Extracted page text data

########################################

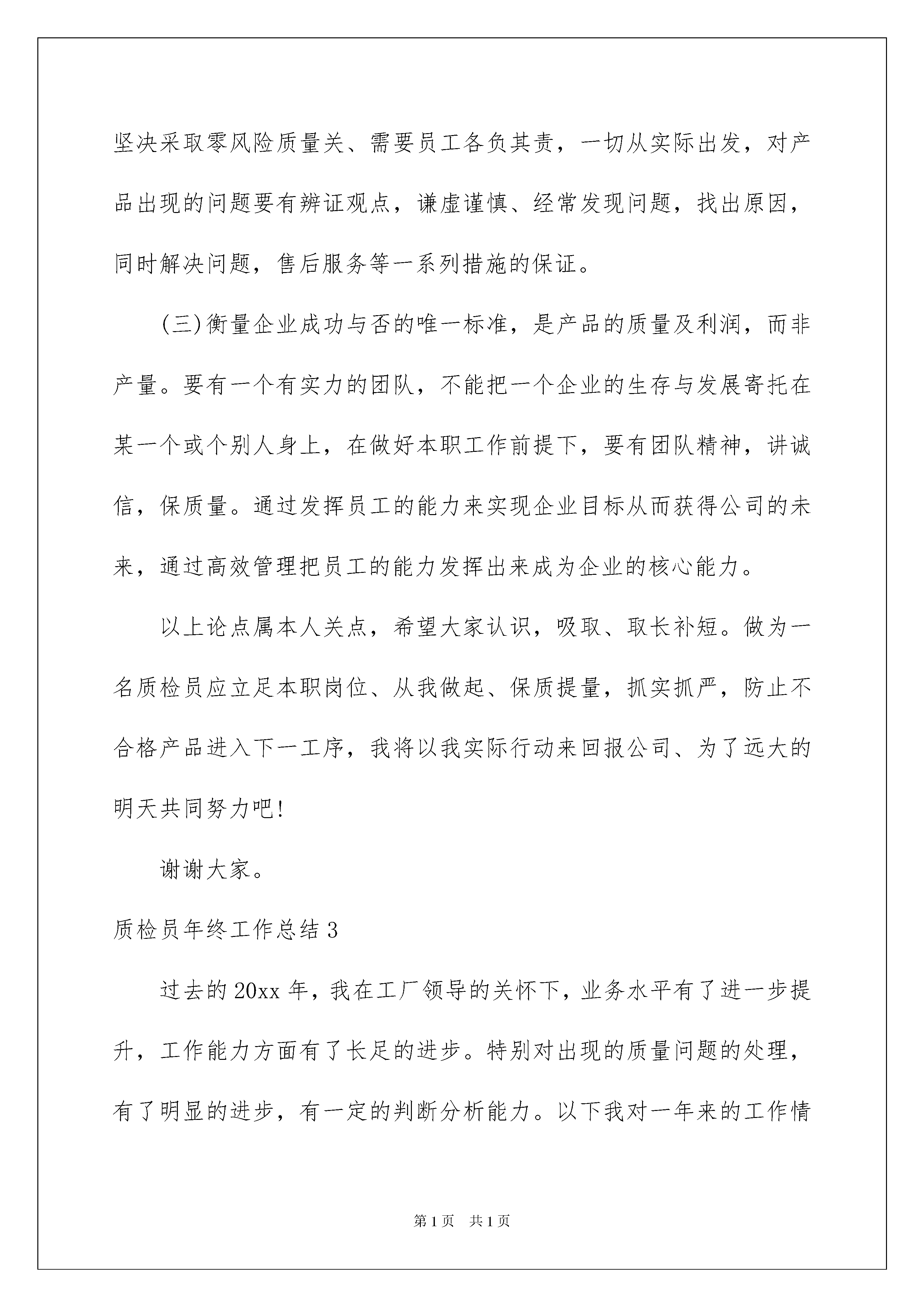 坚决采取零风险质量关、需要员工各负其责，一切从实际出发，对产品出现的问题要有辨证观点，谦虚谨慎、经常发现问题，找出原因，同时解决问题，售后服务等一系列措施的保证。

(三)衡量企业成功与否的唯一标准，是产品的质量及利润，而非产量。要有一个有实力的团队，不能把一个企业的生存与发展寄托在某一个或个别人身上，在做好本职工作前提下，要有团队精神，讲诚信，保质量。通过发挥员工的能力来实现企业目标从而获得公司的未来，通过高效管理把员工的能力发挥出来成为企业的核心能力。

以上论点属本人关点，希望大家认识，吸取、取长补短。做为一名质检员应立足本职岗位、从我做起、保质提量，抓实抓严，防止不合格产品进入下一工序，我将以我实际行动来回报公司、为了远大的明天共同努力吧!

谢谢大家。

质检员年终工作总结3

过去的20xx年，我在工厂领导的关怀下，业务水平有了进一步提升，工作能力方面有了长足的进步。特别对出现的质量问题的处理，有了明显的进步，有一定的判断分析能力。以下我对一年来的工作情

第1页 共1页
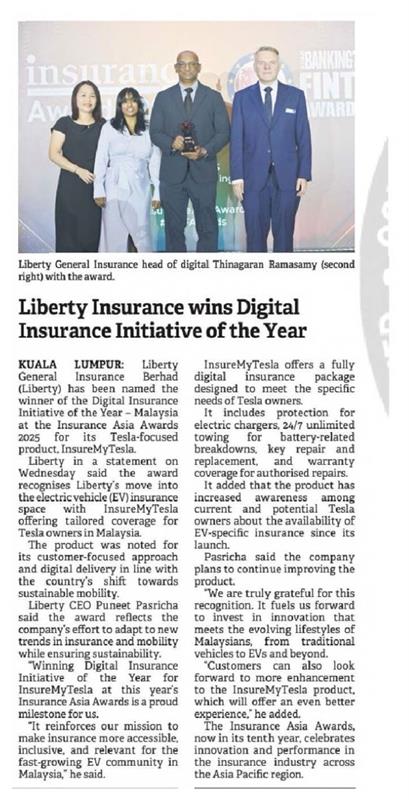 insurance Awards

BANKING FINT AWARD

Liberty General Insurance head of digital Thinagaran Ramasamy (second right) with the award.

Liberty Insurance wins Digital Insurance Initiative of the Year

KUALA LUMPUR: Liberty General Insurance Berhad (Liberty) has been named the winner of the Digital Insurance Initiative of the Year – Malaysia at the Insurance Asia Awards 2025 for its Tesla-focused product, InsureMyTesla.

Liberty in a statement on Wednesday said the award recognises Liberty's move into the electric vehicle (EV) insurance space with InsureMyTesla offering tailored coverage for Tesla owners in Malaysia.

The product was noted for its customer-focused approach and digital delivery in line with the country's shift towards sustainable mobility.

Liberty CEO Puneet Pasricha said the award reflects the company's effort to adapt to new trends in insurance and mobility while ensuring sustainability.

"Winning Digital Insurance Initiative of the Year for InsureMyTesla at this year's Insurance Asia Awards is a proud milestone for us.

"It reinforces our mission to make insurance more accessible, inclusive, and relevant for the fast-growing EV community in Malaysia," he said.

InsureMyTesla offers a fully digital insurance package designed to meet the specific needs of Tesla owners.

It includes protection for electric chargers, 24/7 unlimited towing for battery-related breakdowns, key repair and replacement, and warranty coverage for authorised repairs.

It added that the product has increased awareness among current and potential Tesla owners about the availability of EV-specific insurance since its launch.

Pasricha said the company plans to continue improving the product.

"We are truly grateful for this recognition. It fuels us forward to invest in innovation that meets the evolving lifestyles of Malaysians, from traditional vehicles to EVs and beyond.

"Customers can also look forward to more enhancement to the InsureMyTesla product, which will offer an even better experience," he added.

The Insurance Asia Awards, now in its tenth year, celebrates innovation and performance in the insurance industry across the Asia Pacific region.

########################################

■ The task ■
Repeat every entry above precisely, leaving each picture out.

■ Response to this task ■
 坚决采取零风险质量关、需要员工各负其责，一切从实际出发，对产品出现的问题要有辨证观点，谦虚谨慎、经常发现问题，找出原因，同时解决问题，售后服务等一系列措施的保证。

(三)衡量企业成功与否的唯一标准，是产品的质量及利润，而非产量。要有一个有实力的团队，不能把一个企业的生存与发展寄托在某一个或个别人身上，在做好本职工作前提下，要有团队精神，讲诚信，保质量。通过发挥员工的能力来实现企业目标从而获得公司的未来，通过高效管理把员工的能力发挥出来成为企业的核心能力。

以上论点属本人关点，希望大家认识，吸取、取长补短。做为一名质检员应立足本职岗位、从我做起、保质提量，抓实抓严，防止不合格产品进入下一工序，我将以我实际行动来回报公司、为了远大的明天共同努力吧!

谢谢大家。

质检员年终工作总结3

过去的20xx年，我在工厂领导的关怀下，业务水平有了进一步提升，工作能力方面有了长足的进步。特别对出现的质量问题的处理，有了明显的进步，有一定的判断分析能力。以下我对一年来的工作情

第1页 共1页
 insurance Awards

BANKING FINT AWARD

Liberty General Insurance head of digital Thinagaran Ramasamy (second right) with the award.

Liberty Insurance wins Digital Insurance Initiative of the Year

KUALA LUMPUR: Liberty General Insurance Berhad (Liberty) has been named the winner of the Digital Insurance Initiative of the Year – Malaysia at the Insurance Asia Awards 2025 for its Tesla-focused product, InsureMyTesla.

Liberty in a statement on Wednesday said the award recognises Liberty's move into the electric vehicle (EV) insurance space with InsureMyTesla offering tailored coverage for Tesla owners in Malaysia.

The product was noted for its customer-focused approach and digital delivery in line with the country's shift towards sustainable mobility.

Liberty CEO Puneet Pasricha said the award reflects the company's effort to adapt to new trends in insurance and mobility while ensuring sustainability.

"Winning Digital Insurance Initiative of the Year for InsureMyTesla at this year's Insurance Asia Awards is a proud milestone for us.

"It reinforces our mission to make insurance more accessible, inclusive, and relevant for the fast-growing EV community in Malaysia," he said.

InsureMyTesla offers a fully digital insurance package designed to meet the specific needs of Tesla owners.

It includes protection for electric chargers, 24/7 unlimited towing for battery-related breakdowns, key repair and replacement, and warranty coverage for authorised repairs.

It added that the product has increased awareness among current and potential Tesla owners about the availability of EV-specific insurance since its launch.

Pasricha said the company plans to continue improving the product.

"We are truly grateful for this recognition. It fuels us forward to invest in innovation that meets the evolving lifestyles of Malaysians, from traditional vehicles to EVs and beyond.

"Customers can also look forward to more enhancement to the InsureMyTesla product, which will offer an even better experience," he added.

The Insurance Asia Awards, now in its tenth year, celebrates innovation and performance in the insurance industry across the Asia Pacific region.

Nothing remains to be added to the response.